«Spiace dover constatare come i consiglieri di centrodestra continuino ad alimentare polemiche senza fare la necessaria chiarezza su un tema delicato come il trasporto pubblico locale, quando avrebbero invece l’occasione – e la responsabilità – di contribuire a un confronto serio e utile ai cittadini, partendo da una corretta informazione sulle competenze e sulle risorse disponibili». Così l’assessora alla Viabilità del Comune di Pesaro, Sara Mengucci, risponde alle dichiarazioni del consigliere Michele Redaelli sul servizio di trasporto pubblico nella zona della Torraccia.
«È importante fare chiarezza: il trasporto extraurbano è di totale competenza della Regione, mentre il trasporto urbano è di competenza del Comune, ma sulla base delle risorse assegnate dalla Regione.
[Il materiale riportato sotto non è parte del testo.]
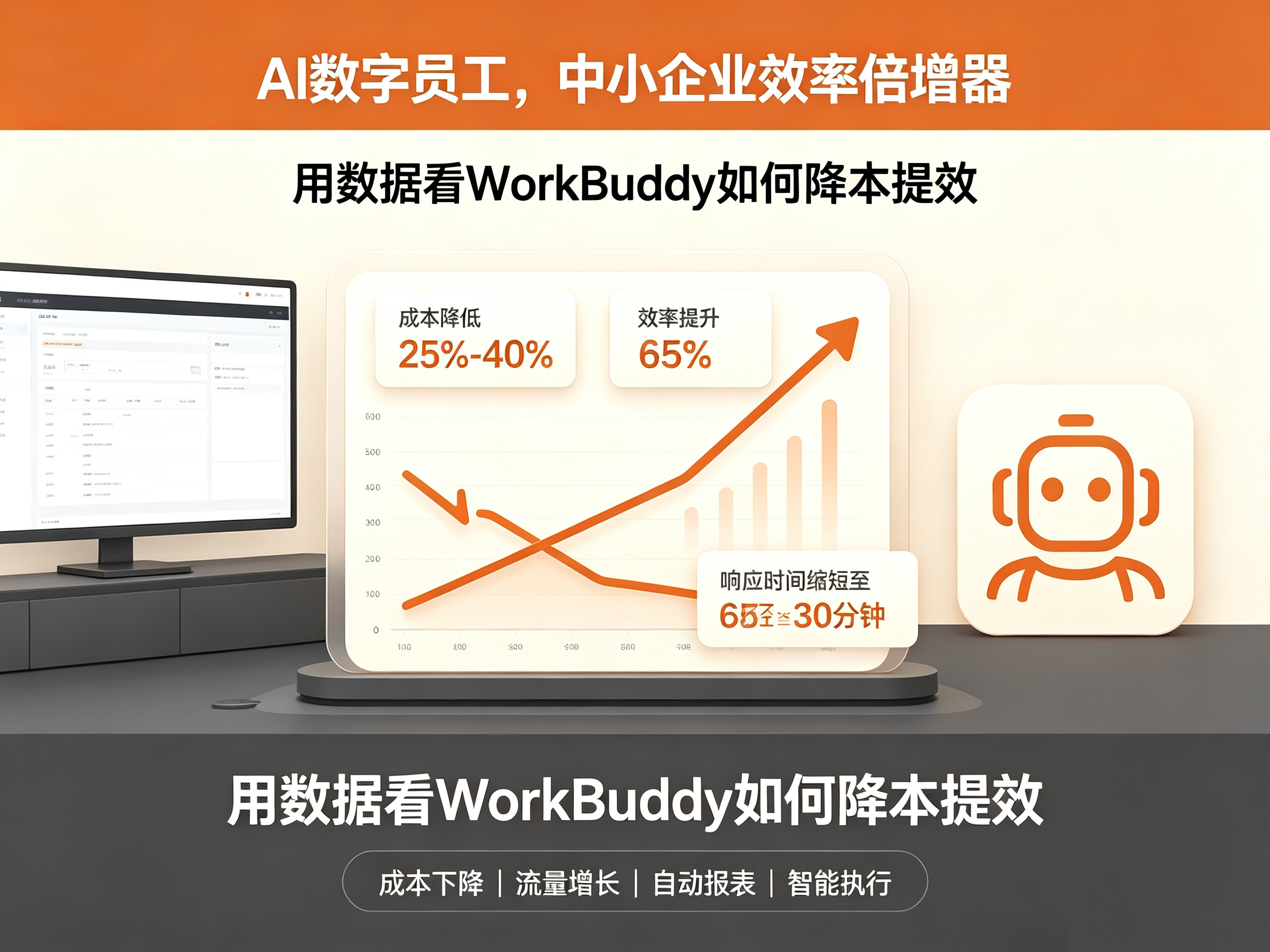 中小企业如何用WorkBuddy实现降本增效？五大实战场景解析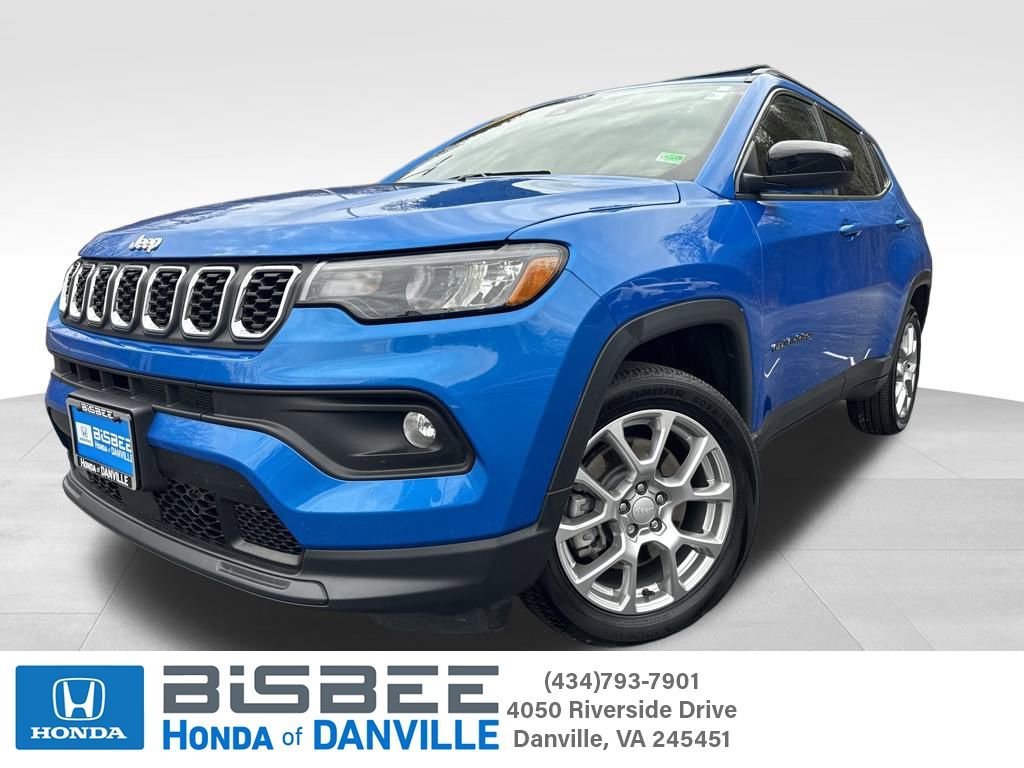 Used 2024 Jeep Compass Latitude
Questo significa che se la Regione ci fornisse maggiori fondi, potremmo incrementare i collegamenti urbani, ad esempio in zone del quartiere di Torraccia, nello specifico in via degli Olmi e non solo, migliorando il servizio per i cittadini». «Come Comune – ha aggiunto l’assessore Mengucci -, con le risorse disponibili, integriamo il servizio urbano con iniziative proprie: sosteniamo le navette del centro e le navette estive per incentivare l’utilizzo dei mezzi pubblici e migliorare la mobilità cittadina. Uno sforzo importante, non scontato e che richiedere un investimento annuale all’amministrazione di oltre 100mila euro l’anno».
Ma non è tutto: «Nonostante le risorse limitate, abbiamo scritto alla Regione Marche e ad Adriabus per avviare un percorso di revisione e razionalizzazione del trasporto pubblico urbano e per chiedere l’attivazione di un servizio a chiamata, uno strumento flessibile per migliorare i collegamenti nei quartieri periferici e sulle linee meno frequentate, pur consapevoli che senza un aumento delle risorse da parte della Regione, difficilmente riusciremo a fare fronte alle reali necessità della città sul trasporto pubblico. Infatti, abbiamo chiesto alla Regione di consentire ai Comuni di avviare progetti sperimentali per costruire un sistema di mobilità più moderno, sostenibile e calibrato sulla domanda reale, capace di ottimizzare le risorse disponibili e ridurre sprechi e impatto ambientale».
«È evidente che ogni valutazione sull’estensione delle linee, sulla revisione delle modalità di collegamento o sugli orari può essere fatta solo all’interno di un quadro di risorse adeguate. Per questo invitiamo i consiglieri di centrodestra, vista la loro vicinanza politica alla Regione Marche, a fare la loro parte e a sollecitare maggiori risorse per Pesaro, che ad oggi è una delle ultime città – a livello regionale – come quantità di risorse trasferite in proporzione al numero di abitanti ed estensione del territorio». «Siamo pronti al confronto su soluzioni concrete e sostenibili – conclude l’assessora – ma respingiamo attacchi strumentali che rischiano solo di confondere i cittadini: la mobilità pubblica si migliora con serietà, competenza e risorse, non con la propaganda», conclude l’assessora.